• EXCERPTED TEXT:
Pain is temporary, failure lasts forever

Lean, agile living for the running mother of Peter

2008-02-16

Doing your best

What is your job description, what is your title? It should be everyone's job description to do one's best. That is the most important job description you need. No matter what you do. Then there's the issue of what your role is at your company/organization/what ever. The role I'm currently holding is Product Owner, and when I'm playing that role at work I should aim at doing the best I can meeting the needs to for fill that role. Giving and taking.

But, isn't Product Owner my job description? Well, no. It's just the role and the difference lies in the fact that my most important task is doing the best. And right now it is being PO on my project. When I returned from the hospital, doing my best was not playing the PO, since I wasn't updated, the sprint was on, etc etc. So, instead I took on other tasks. But I was still doing my best. Doing the best one can is making sure that nothing falls due to absence of an individual (if you're not working solo on your own project and in your own company. Doing your best is realizing your limits and concentrating on what gives the best results.

• RAW DATA:
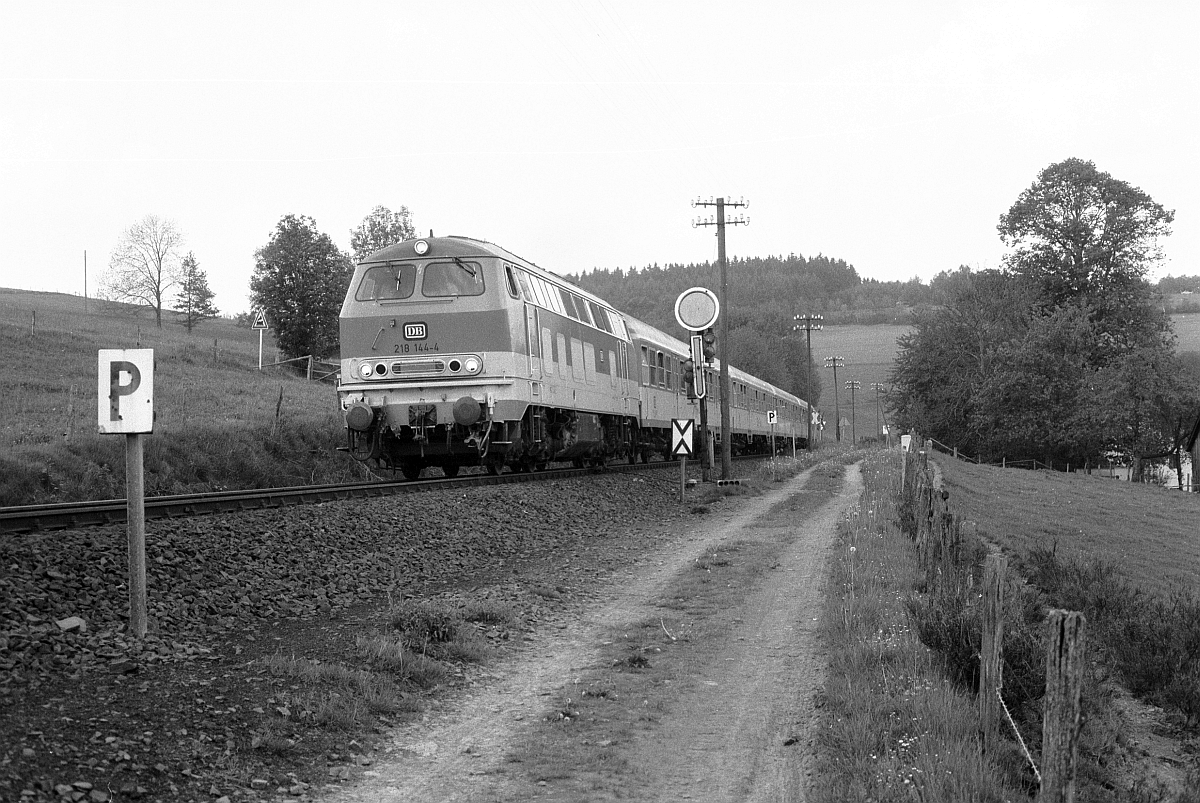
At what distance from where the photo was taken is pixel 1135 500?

• EXERCISE PROMPT:
Please copy the blog post on doing your best from "Lean, agile living" to "Giving and taking.", changing "Product Owner" to "Scrum Master" each time it appears. You can skip the lines above.

• OUTPUT FOR THIS TASK:
Lean, agile living for the running mother of Peter

2008-02-16

Doing your best

What is your job description, what is your title? It should be everyone's job description to do one's best. That is the most important job description you need. No matter what you do. Then there's the issue of what your role is at your company/organization/what ever. The role I'm currently holding is Scrum Master, and when I'm playing that role at work I should aim at doing the best I can meeting the needs to for fill that role. Giving and taking.